___ Input data ___

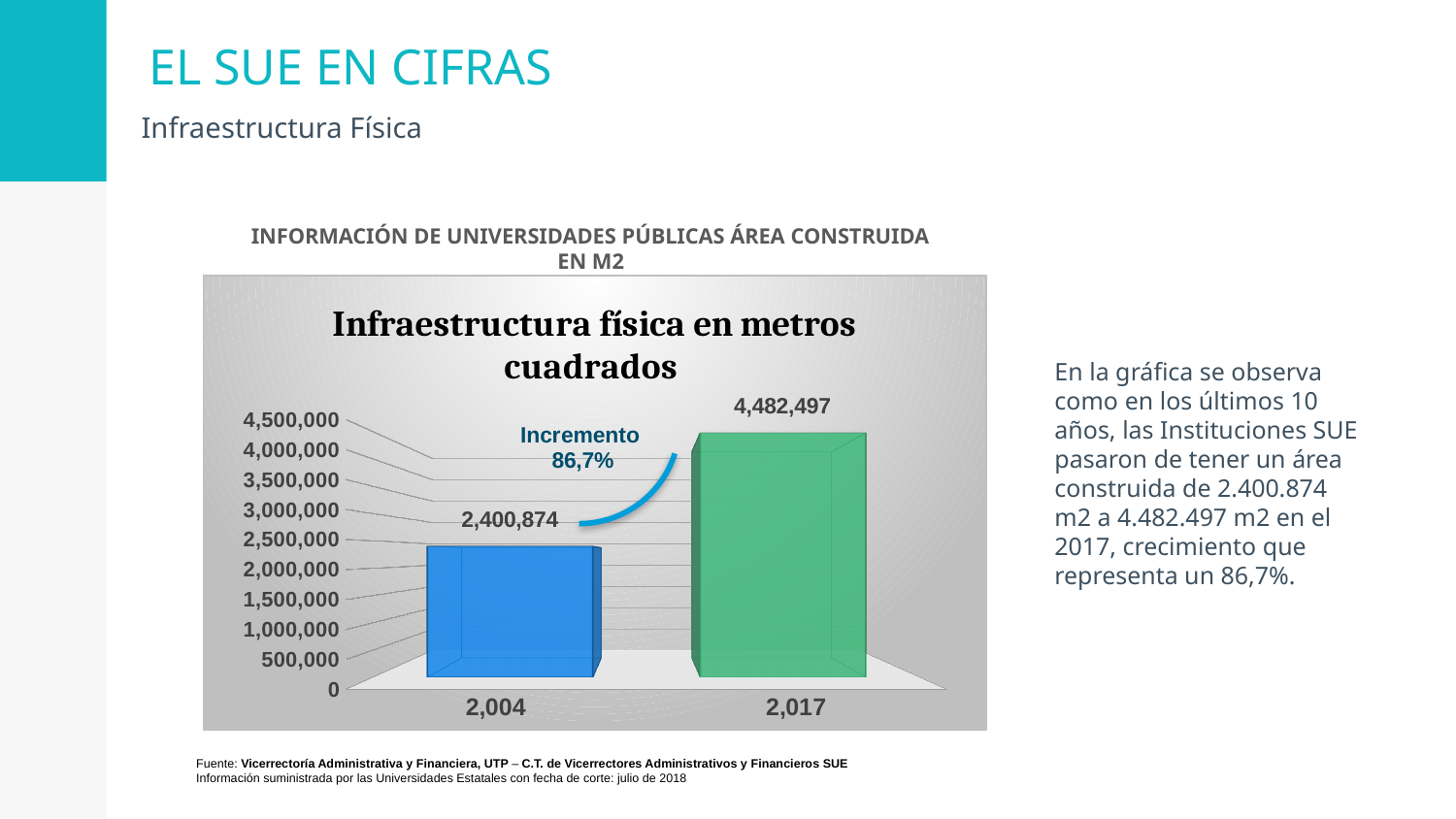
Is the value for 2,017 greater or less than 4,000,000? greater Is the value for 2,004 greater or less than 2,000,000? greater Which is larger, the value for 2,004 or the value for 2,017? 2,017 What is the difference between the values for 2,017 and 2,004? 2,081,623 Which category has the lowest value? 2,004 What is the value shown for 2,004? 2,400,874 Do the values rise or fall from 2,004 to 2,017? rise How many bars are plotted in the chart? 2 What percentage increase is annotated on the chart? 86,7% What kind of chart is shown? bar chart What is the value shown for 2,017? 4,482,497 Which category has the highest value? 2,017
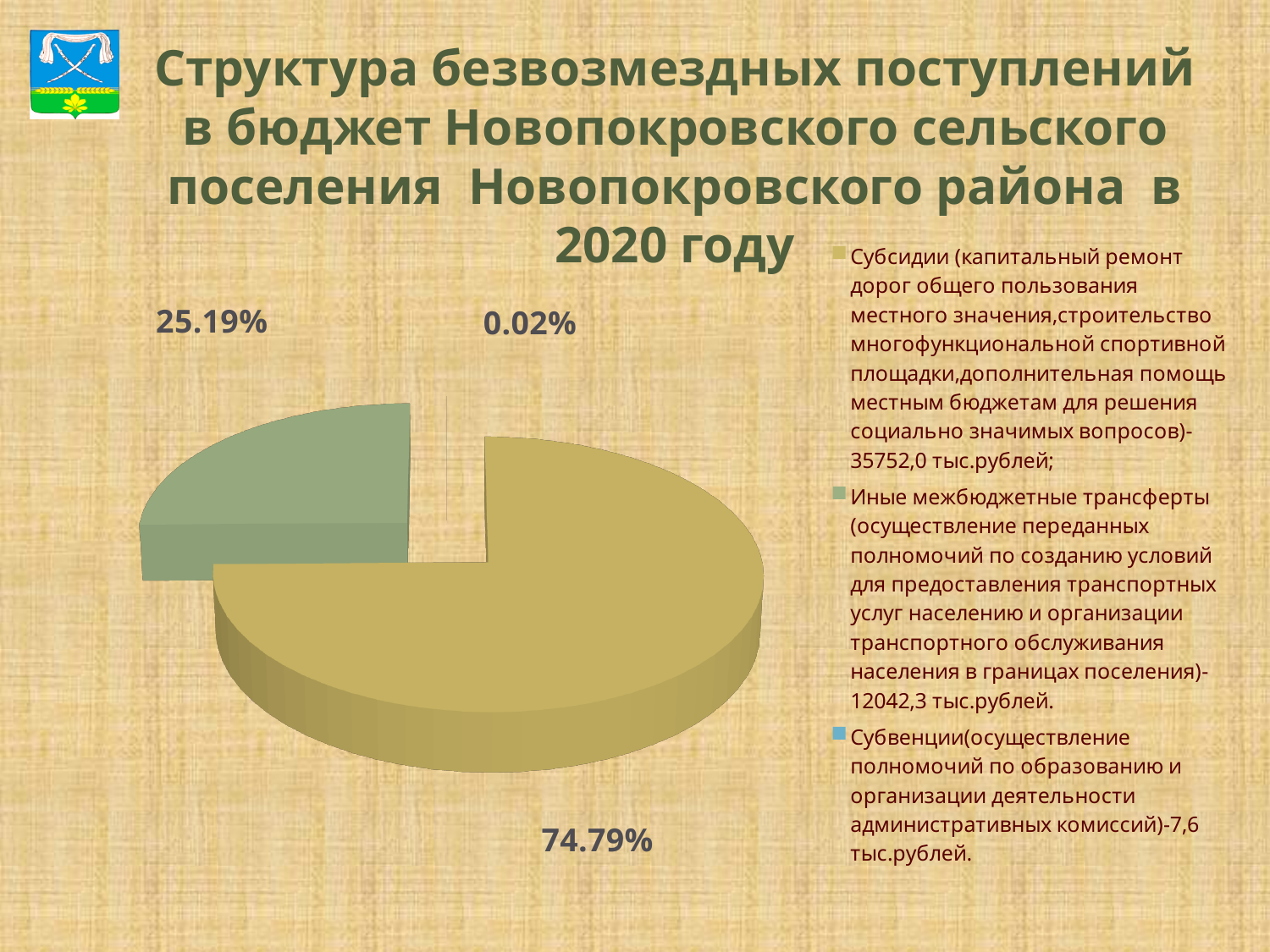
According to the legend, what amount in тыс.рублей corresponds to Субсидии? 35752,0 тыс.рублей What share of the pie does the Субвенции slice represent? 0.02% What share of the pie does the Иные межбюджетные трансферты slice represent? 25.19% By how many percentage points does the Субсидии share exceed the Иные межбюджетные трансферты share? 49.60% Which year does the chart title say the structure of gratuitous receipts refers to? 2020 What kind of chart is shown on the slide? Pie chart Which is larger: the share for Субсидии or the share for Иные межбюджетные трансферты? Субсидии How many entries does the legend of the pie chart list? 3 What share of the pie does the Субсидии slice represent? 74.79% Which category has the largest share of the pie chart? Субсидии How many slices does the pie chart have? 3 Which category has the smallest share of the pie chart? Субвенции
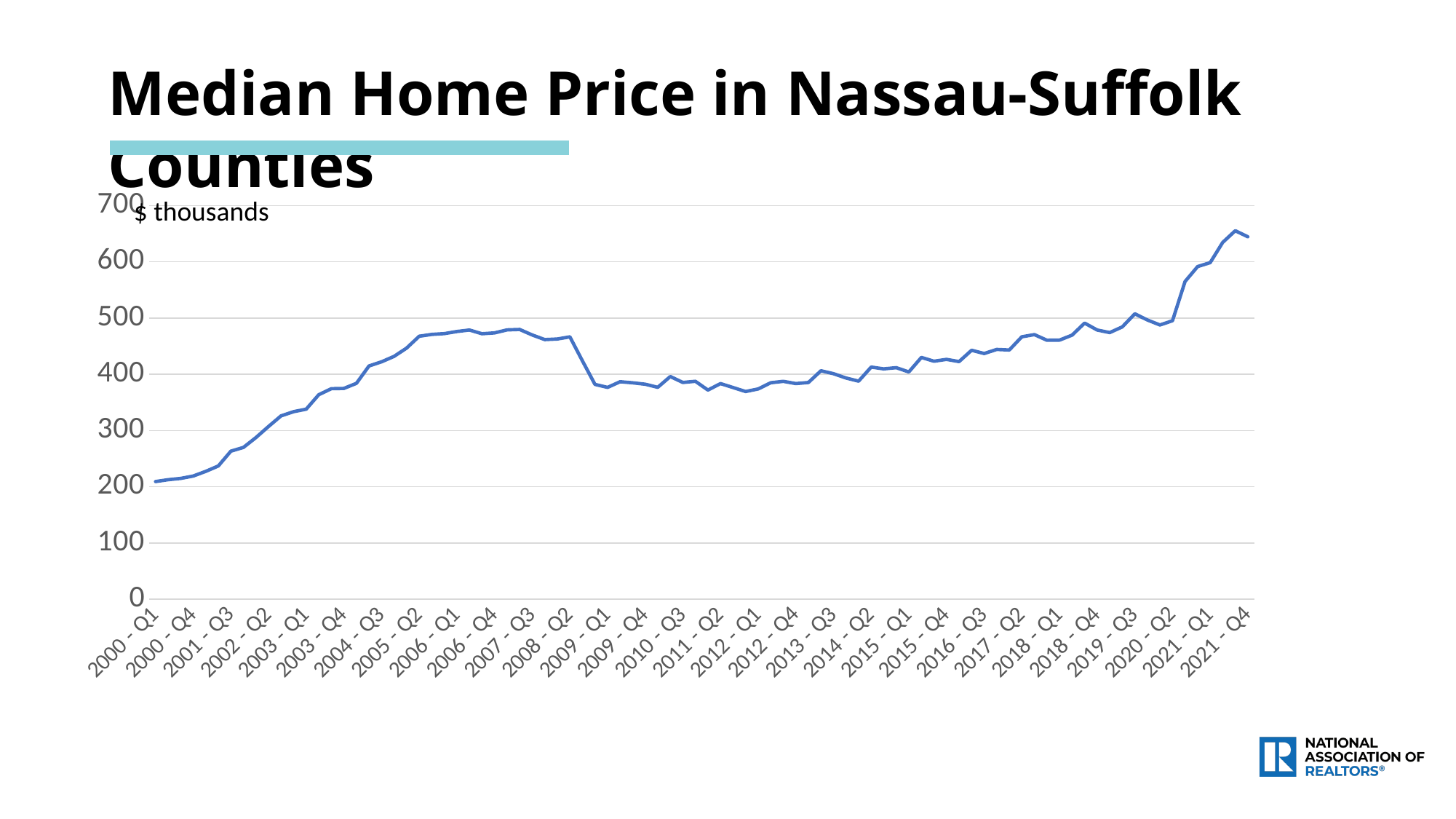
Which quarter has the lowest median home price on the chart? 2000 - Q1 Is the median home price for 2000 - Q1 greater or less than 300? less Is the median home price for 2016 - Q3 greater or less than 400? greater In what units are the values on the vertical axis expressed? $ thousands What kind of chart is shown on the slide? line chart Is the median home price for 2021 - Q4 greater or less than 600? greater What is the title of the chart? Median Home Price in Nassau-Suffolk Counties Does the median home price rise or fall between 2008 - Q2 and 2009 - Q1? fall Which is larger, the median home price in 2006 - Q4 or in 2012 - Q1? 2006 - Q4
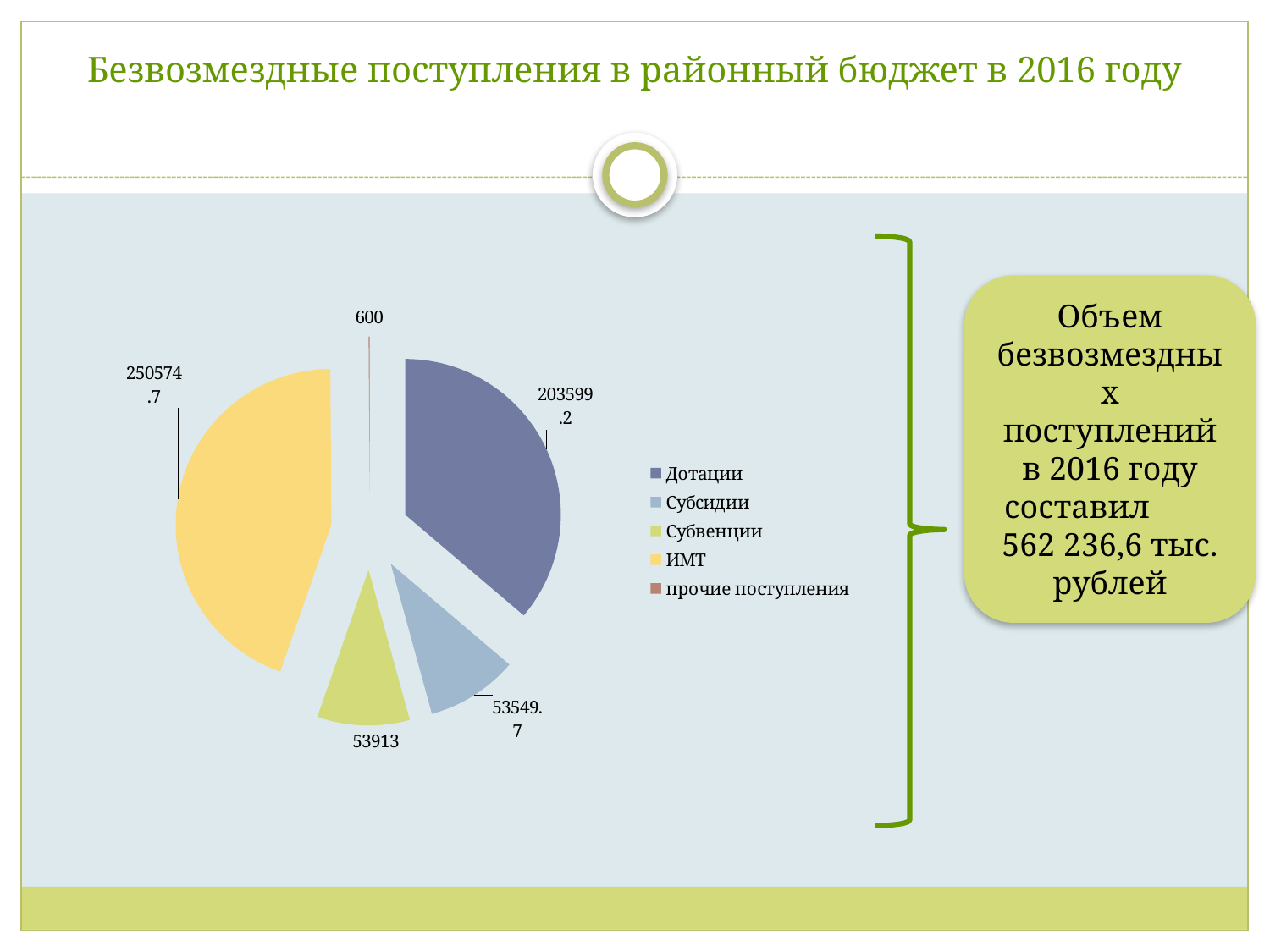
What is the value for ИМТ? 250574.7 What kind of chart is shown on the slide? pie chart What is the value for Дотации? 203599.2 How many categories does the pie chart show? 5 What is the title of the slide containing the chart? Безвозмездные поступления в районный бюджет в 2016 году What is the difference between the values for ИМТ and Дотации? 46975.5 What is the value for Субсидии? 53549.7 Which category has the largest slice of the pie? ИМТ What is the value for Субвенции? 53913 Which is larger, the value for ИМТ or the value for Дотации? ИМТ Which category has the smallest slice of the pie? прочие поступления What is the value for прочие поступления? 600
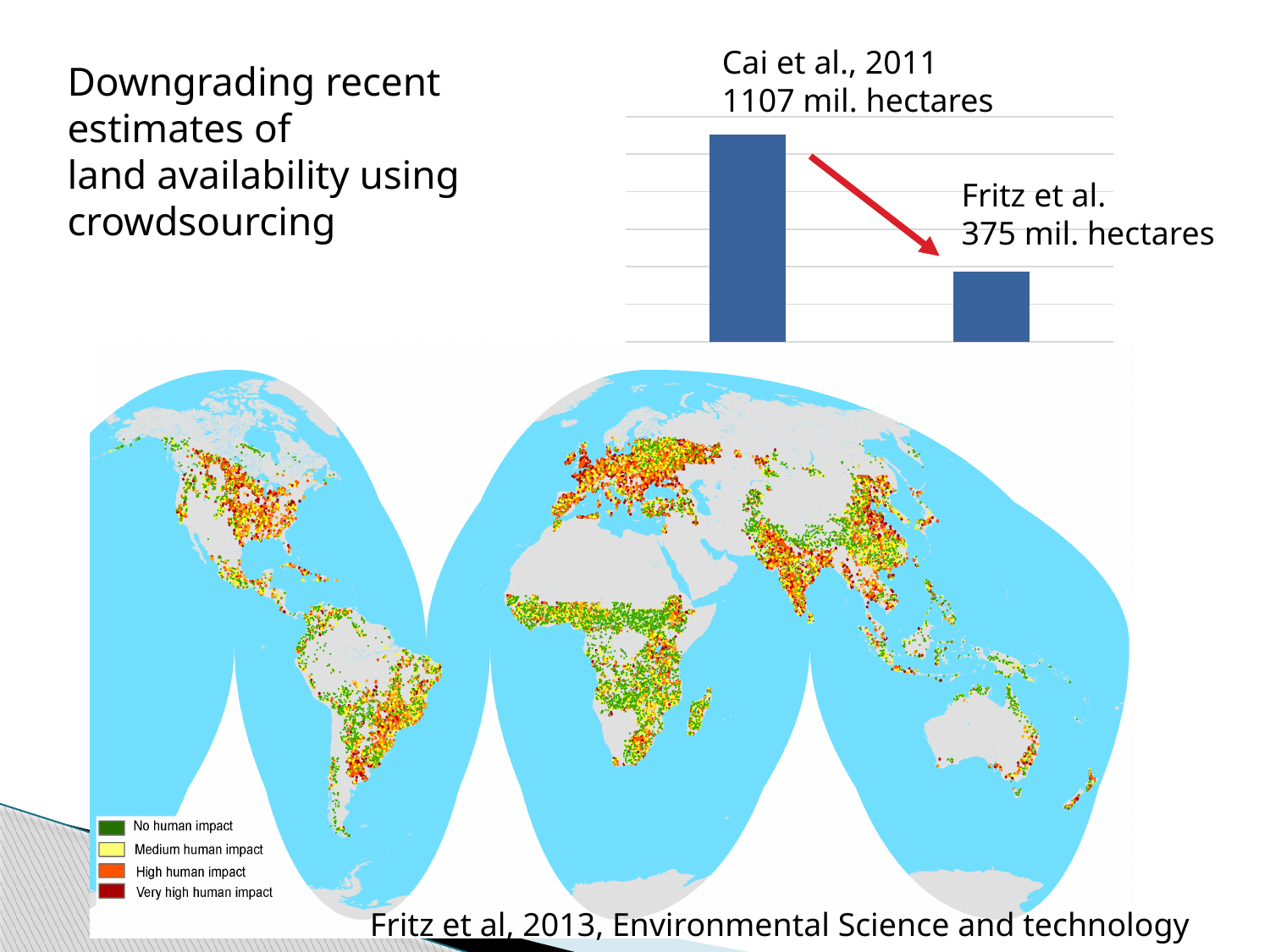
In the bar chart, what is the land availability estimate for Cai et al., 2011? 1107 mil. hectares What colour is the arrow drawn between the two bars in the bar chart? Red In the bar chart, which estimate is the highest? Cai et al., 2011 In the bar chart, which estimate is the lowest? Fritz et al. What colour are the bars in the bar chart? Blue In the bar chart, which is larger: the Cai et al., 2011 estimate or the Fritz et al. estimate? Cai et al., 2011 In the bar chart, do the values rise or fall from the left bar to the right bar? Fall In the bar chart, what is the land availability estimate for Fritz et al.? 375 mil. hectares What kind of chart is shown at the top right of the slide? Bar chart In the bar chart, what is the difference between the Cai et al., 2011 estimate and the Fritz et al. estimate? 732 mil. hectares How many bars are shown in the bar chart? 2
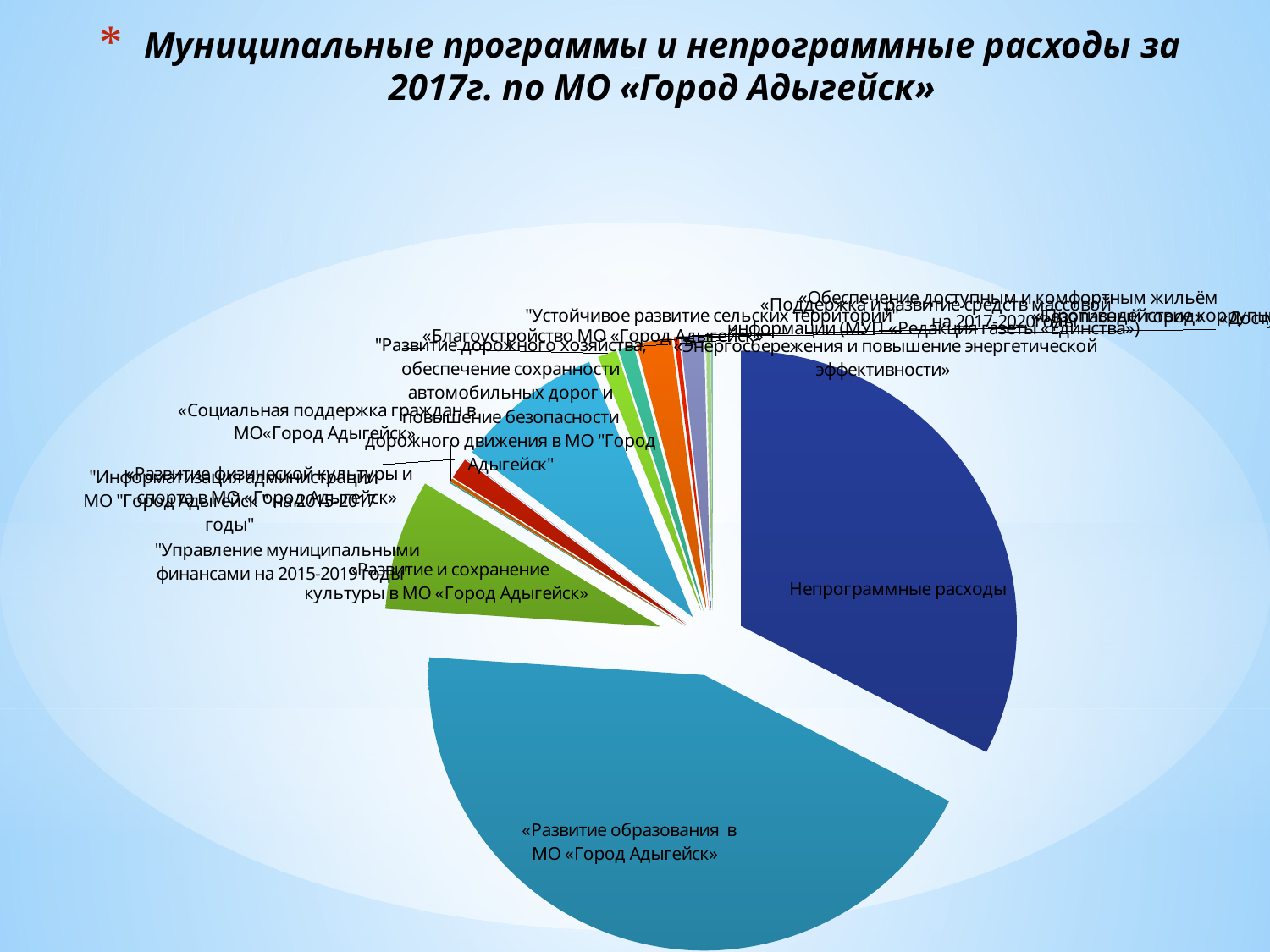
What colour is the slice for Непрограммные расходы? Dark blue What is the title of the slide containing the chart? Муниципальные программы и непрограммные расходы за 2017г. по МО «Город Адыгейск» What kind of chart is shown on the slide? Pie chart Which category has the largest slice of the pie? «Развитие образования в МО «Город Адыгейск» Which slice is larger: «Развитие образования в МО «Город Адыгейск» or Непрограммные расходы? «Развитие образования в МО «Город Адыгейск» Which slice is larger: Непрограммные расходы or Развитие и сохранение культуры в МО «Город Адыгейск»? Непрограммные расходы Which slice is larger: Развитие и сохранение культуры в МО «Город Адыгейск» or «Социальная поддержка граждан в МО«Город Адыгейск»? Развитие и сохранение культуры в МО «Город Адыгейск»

___

Instructions to follow: Please copy every line of the material above word for word, leaving out the pictures.

Answer to the exercise:
Is the value for 2,017 greater or less than 4,000,000? greater Is the value for 2,004 greater or less than 2,000,000? greater Which is larger, the value for 2,004 or the value for 2,017? 2,017 What is the difference between the values for 2,017 and 2,004? 2,081,623 Which category has the lowest value? 2,004 What is the value shown for 2,004? 2,400,874 Do the values rise or fall from 2,004 to 2,017? rise How many bars are plotted in the chart? 2 What percentage increase is annotated on the chart? 86,7% What kind of chart is shown? bar chart What is the value shown for 2,017? 4,482,497 Which category has the highest value? 2,017
According to the legend, what amount in тыс.рублей corresponds to Субсидии? 35752,0 тыс.рублей What share of the pie does the Субвенции slice represent? 0.02% What share of the pie does the Иные межбюджетные трансферты slice represent? 25.19% By how many percentage points does the Субсидии share exceed the Иные межбюджетные трансферты share? 49.60% Which year does the chart title say the structure of gratuitous receipts refers to? 2020 What kind of chart is shown on the slide? Pie chart Which is larger: the share for Субсидии or the share for Иные межбюджетные трансферты? Субсидии How many entries does the legend of the pie chart list? 3 What share of the pie does the Субсидии slice represent? 74.79% Which category has the largest share of the pie chart? Субсидии How many slices does the pie chart have? 3 Which category has the smallest share of the pie chart? Субвенции
Which quarter has the lowest median home price on the chart? 2000 - Q1 Is the median home price for 2000 - Q1 greater or less than 300? less Is the median home price for 2016 - Q3 greater or less than 400? greater In what units are the values on the vertical axis expressed? $ thousands What kind of chart is shown on the slide? line chart Is the median home price for 2021 - Q4 greater or less than 600? greater What is the title of the chart? Median Home Price in Nassau-Suffolk Counties Does the median home price rise or fall between 2008 - Q2 and 2009 - Q1? fall Which is larger, the median home price in 2006 - Q4 or in 2012 - Q1? 2006 - Q4
What is the value for ИМТ? 250574.7 What kind of chart is shown on the slide? pie chart What is the value for Дотации? 203599.2 How many categories does the pie chart show? 5 What is the title of the slide containing the chart? Безвозмездные поступления в районный бюджет в 2016 году What is the difference between the values for ИМТ and Дотации? 46975.5 What is the value for Субсидии? 53549.7 Which category has the largest slice of the pie? ИМТ What is the value for Субвенции? 53913 Which is larger, the value for ИМТ or the value for Дотации? ИМТ Which category has the smallest slice of the pie? прочие поступления What is the value for прочие поступления? 600
In the bar chart, what is the land availability estimate for Cai et al., 2011? 1107 mil. hectares What colour is the arrow drawn between the two bars in the bar chart? Red In the bar chart, which estimate is the highest? Cai et al., 2011 In the bar chart, which estimate is the lowest? Fritz et al. What colour are the bars in the bar chart? Blue In the bar chart, which is larger: the Cai et al., 2011 estimate or the Fritz et al. estimate? Cai et al., 2011 In the bar chart, do the values rise or fall from the left bar to the right bar? Fall In the bar chart, what is the land availability estimate for Fritz et al.? 375 mil. hectares What kind of chart is shown at the top right of the slide? Bar chart In the bar chart, what is the difference between the Cai et al., 2011 estimate and the Fritz et al. estimate? 732 mil. hectares How many bars are shown in the bar chart? 2
What colour is the slice for Непрограммные расходы? Dark blue What is the title of the slide containing the chart? Муниципальные программы и непрограммные расходы за 2017г. по МО «Город Адыгейск» What kind of chart is shown on the slide? Pie chart Which category has the largest slice of the pie? «Развитие образования в МО «Город Адыгейск» Which slice is larger: «Развитие образования в МО «Город Адыгейск» or Непрограммные расходы? «Развитие образования в МО «Город Адыгейск» Which slice is larger: Непрограммные расходы or Развитие и сохранение культуры в МО «Город Адыгейск»? Непрограммные расходы Which slice is larger: Развитие и сохранение культуры в МО «Город Адыгейск» or «Социальная поддержка граждан в МО«Город Адыгейск»? Развитие и сохранение культуры в МО «Город Адыгейск»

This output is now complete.